*Exercise:* Can you continue the discussion thread about which MMSI to publish, starting right after its last comment?

*Document section:*
▽

Open bitsofbits opened 7 years ago
Question: Do we want to publish all mmsi, or just the ones that make it to our fishing lists? I think we only want the ones that make it to our fishing lists. In that case, let's start by only including ACTIVE_POINTS
. For the next iteration, we can add many other things:
So, let's keep in mind that we want this, but not include it yet. Sound good?
@davidkroodsma, Actually I think we wanted to publish all MMSI with ACTIVE_POINTS and FISHING_POINTS or some-such. Then someone else could come along and make there own list of likely fishing vessels with a different cutoff. At least that was my takeaway from @pwoods25443 comments this morning.
@bitsofbits All MMSI is a problem because there are >10^6 mmsi, with most of them as noise. We need some minimum cutoff of what is a real boat. I use 100 points in the year, but have some ideas about smarter ways to do it.
The point, though, is that it is a bit trickier to just list all mmsi.
@davidkroodsma: OK, what about some loose cutoff (say 100 points a year or whatever smarter approach you have in mind), but list all the boats above that cutoff. Does that get us a more reasonable set of vessels?

△

*Data for review:*
▽

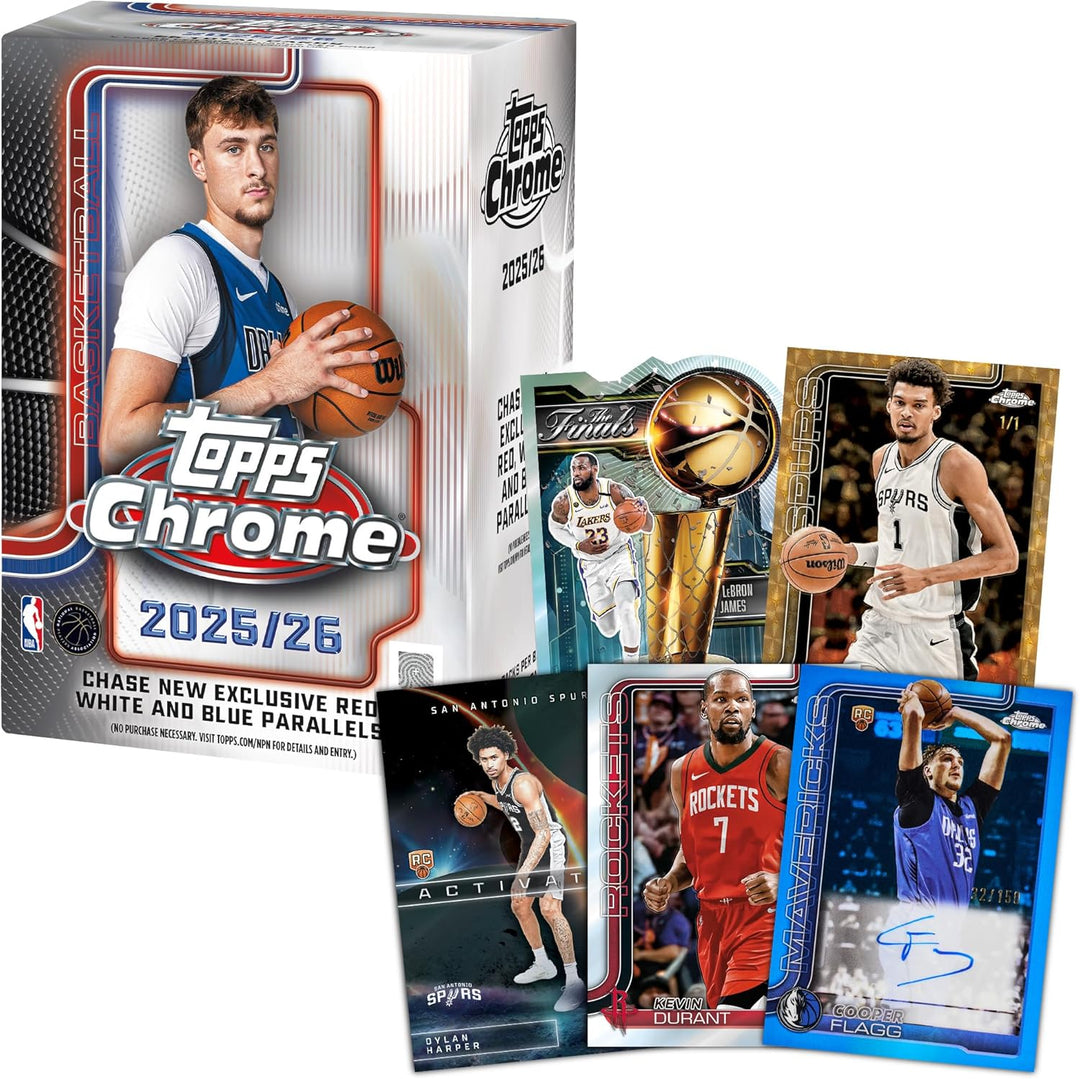 Topps 2025-26 Chrom-Basketball, werksseitig versiegelt, Vorteilsbox, Vorteilsbox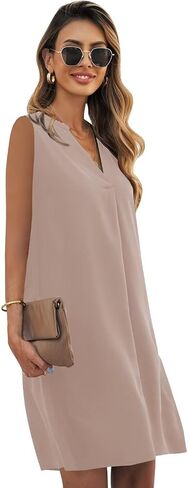 ANFTFH Women's Sleeveless Dresses 2023 V Neck Casual Trendy Dresses（S-2XL） in Kuwait
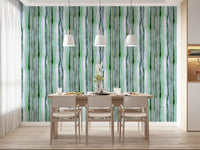 Watercolour green stripe wallpaper in a dining room with pendant lights GD12468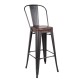 RELIX Σκαμπό BAR με Πλάτη, Μέταλλο Βαφή Antique Black, Κάθισμα PU Σκούρο Καφέ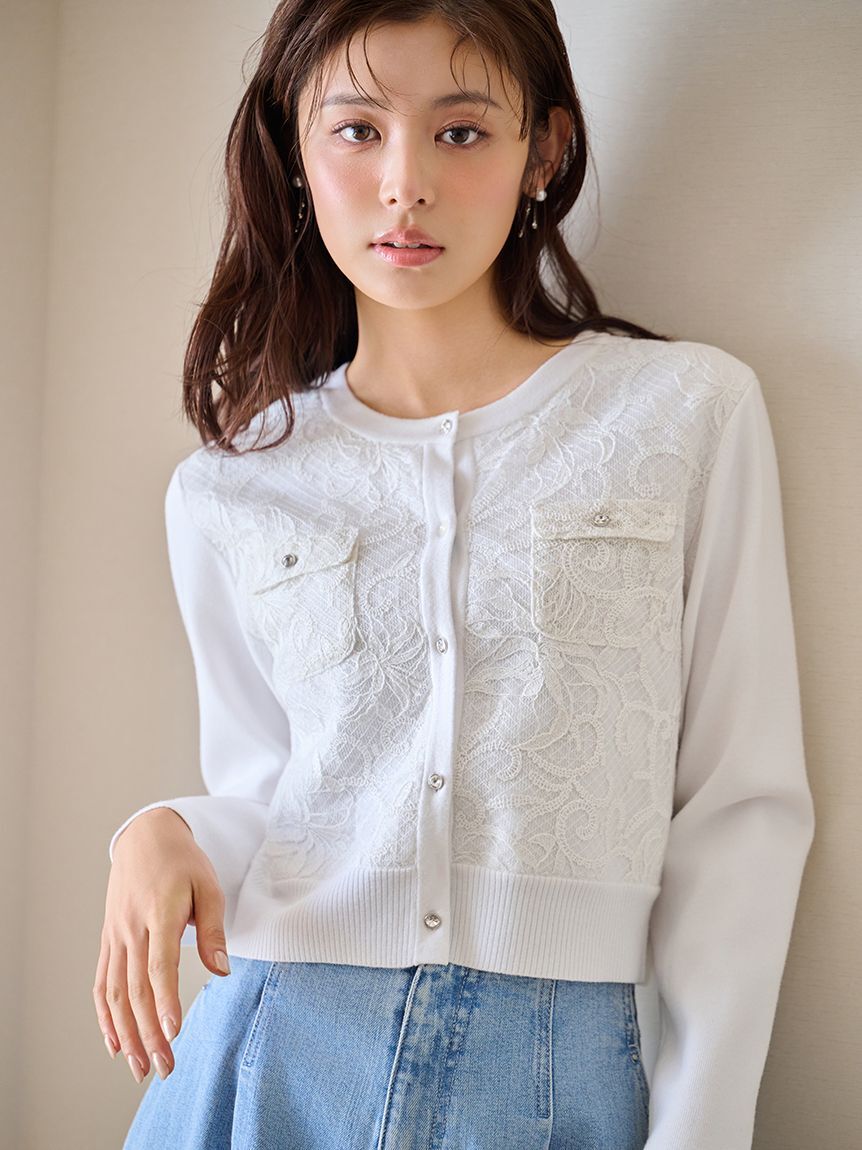 CELFORD「【セットアップ対応】チュール刺繍ドッキングカーディガン」|カーディガン|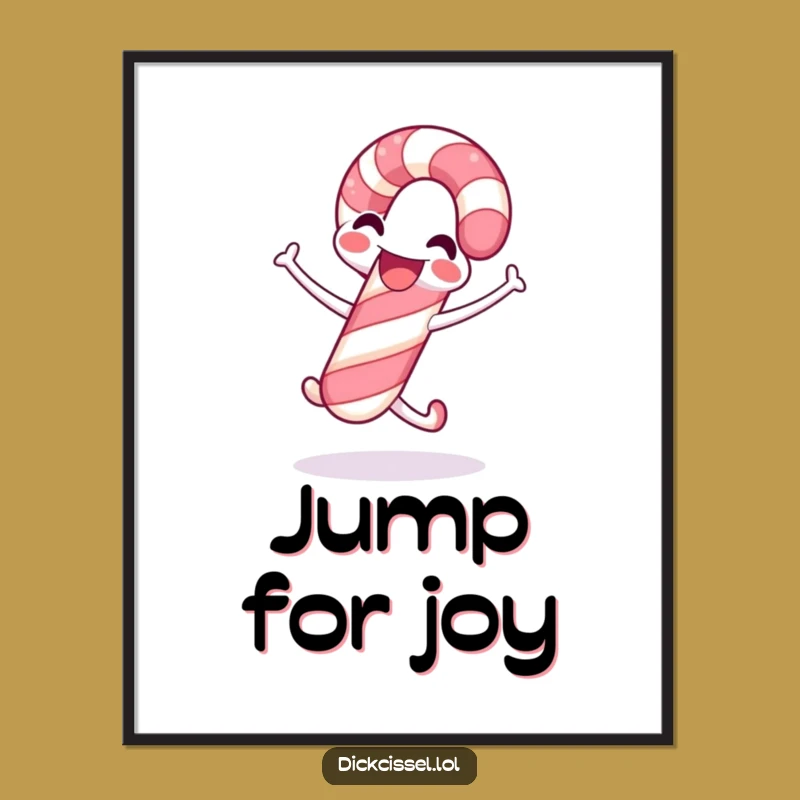 Funny Candy Cane Jump Poster: Decorate Your Walls with Joyful Christmas Art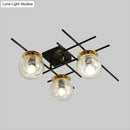 GobekUsa Minimalistic 3-Head Semi-Flush Ceiling Light with Clear/Smoke Gray Glass for Bedroom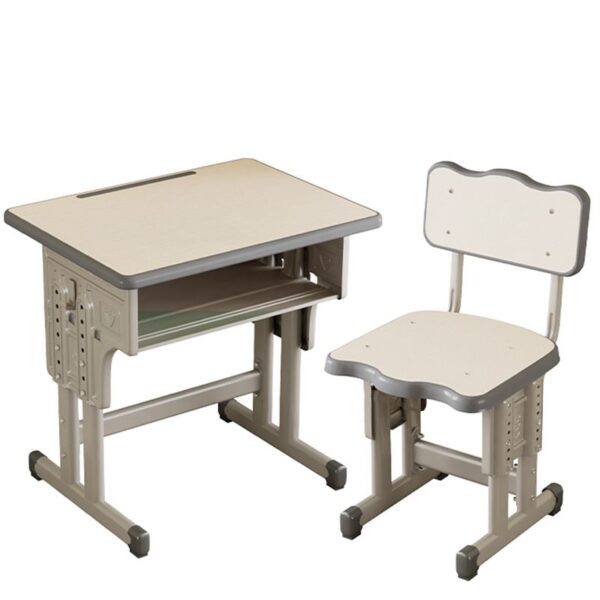 Modern Plastic Kids Desk and Chair Set with adjustable height and bright colors, designed for comfort and durability.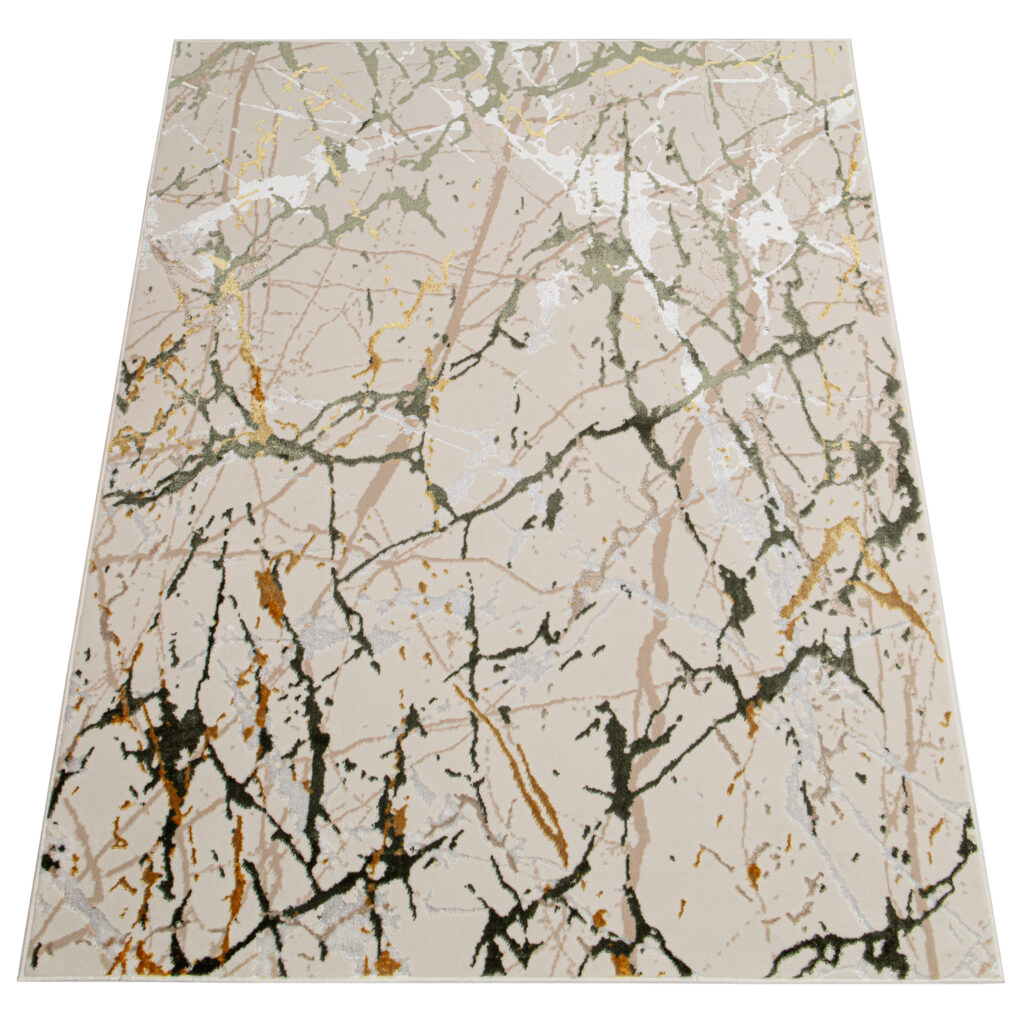 Vloerkleed Crystal Groen Creme Abstract Marmer 3D Effect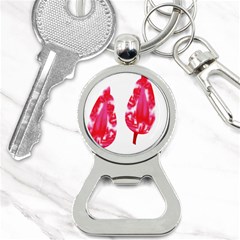 A Pair Of Red Leaves On A Black Background Bottle Opener Key Chain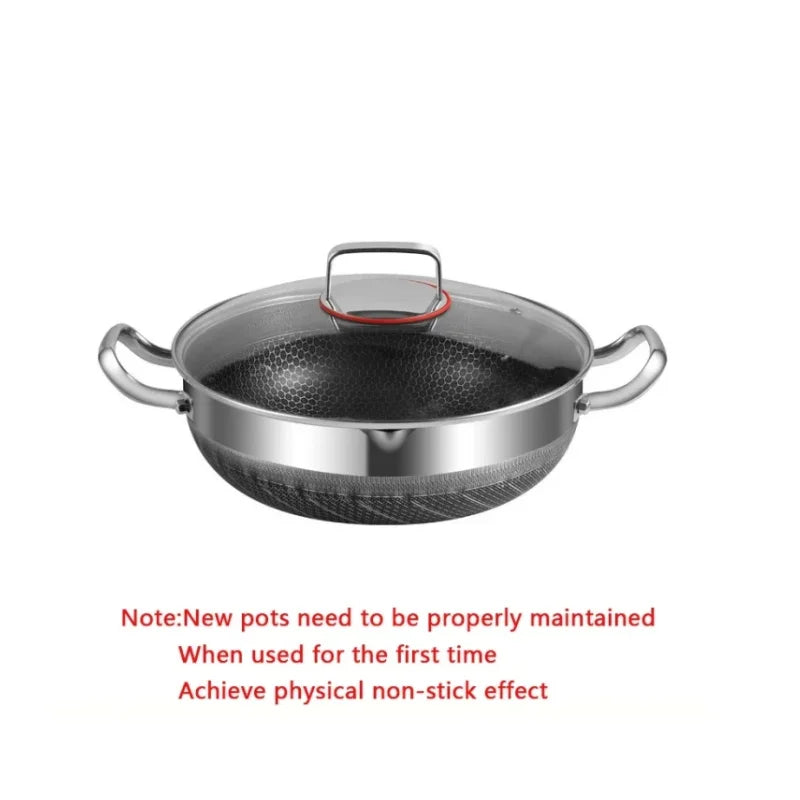 316 Stock Pot Pan Stainless Steel Frying Pan Food Grade Non Stick Pan Honeycomb Pot Bottom Induction Cooker Gas Stove General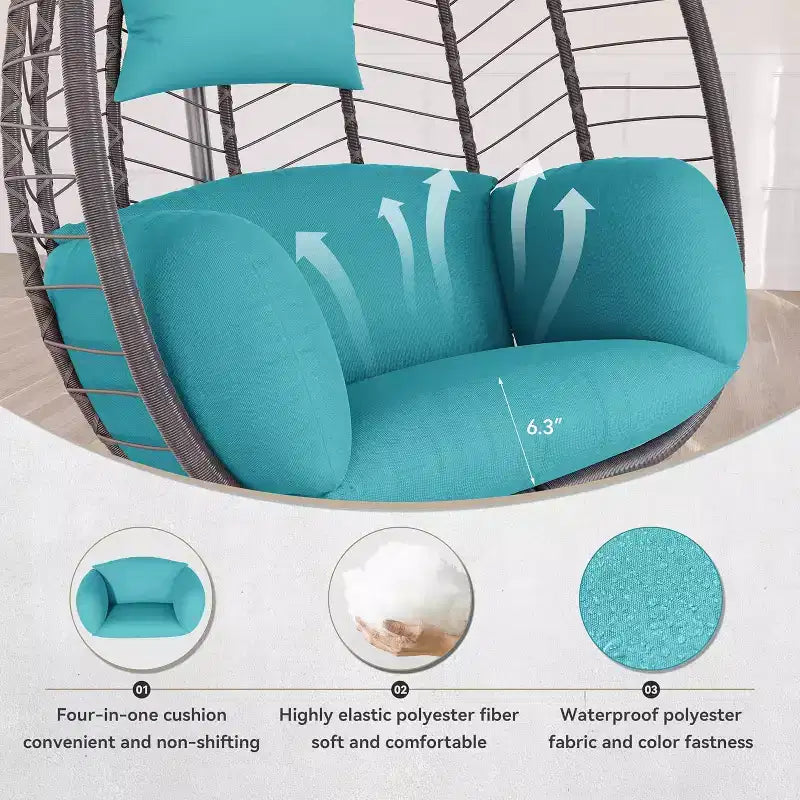 Chaise suspendue en osier en forme d'œuf pour terrasse intérieure/extérieure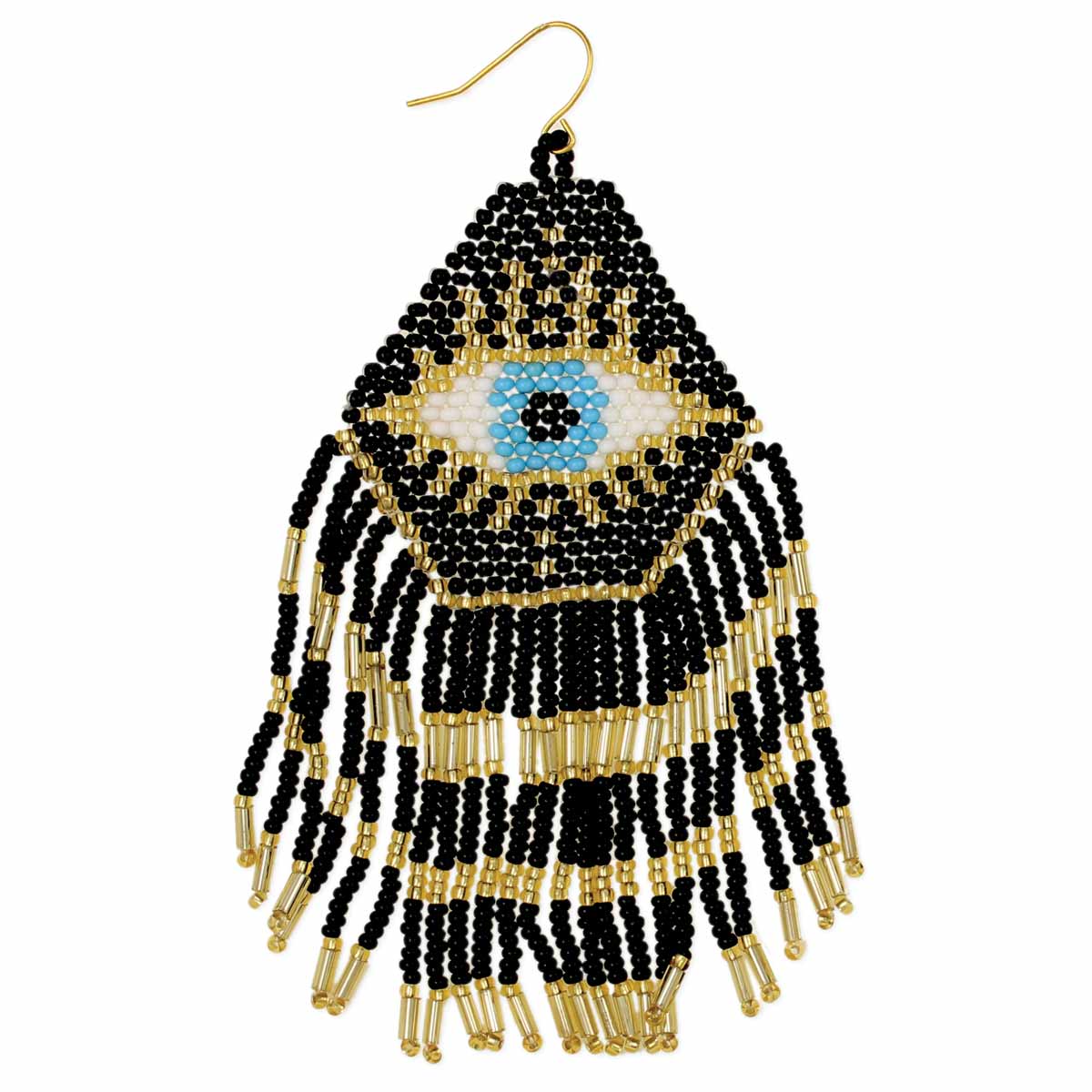 Mystical Eye Seed Bead Fringe Earrings-hotRAGS.com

△

*Task output:*
@bitsofbits 100 is usually what I use, but we could probably get away with 50 if we wanted to: https://github.com/GlobalFishingWatch/data-dev/blob/master/david/noise/2016-11-15-noise.md
@pwoods25443 suggests that rather than storing just the active vessels (for instance), we store the parameters we use to decide activeness for a year (number of AIS points, etc) in a CSV file and then derive the active lists from this raw data. This way other people can compute their own activity statistics.
Perhaps we can create one file for all of the derived data for the year and derive spoofing, active, l likely fishing from that? We could at least get active and likely fishing, from ACTIVE_POINTS and FISHING_POINTS. Spoofing may be more complicated.
David had thoughts? @davidkroodsma ?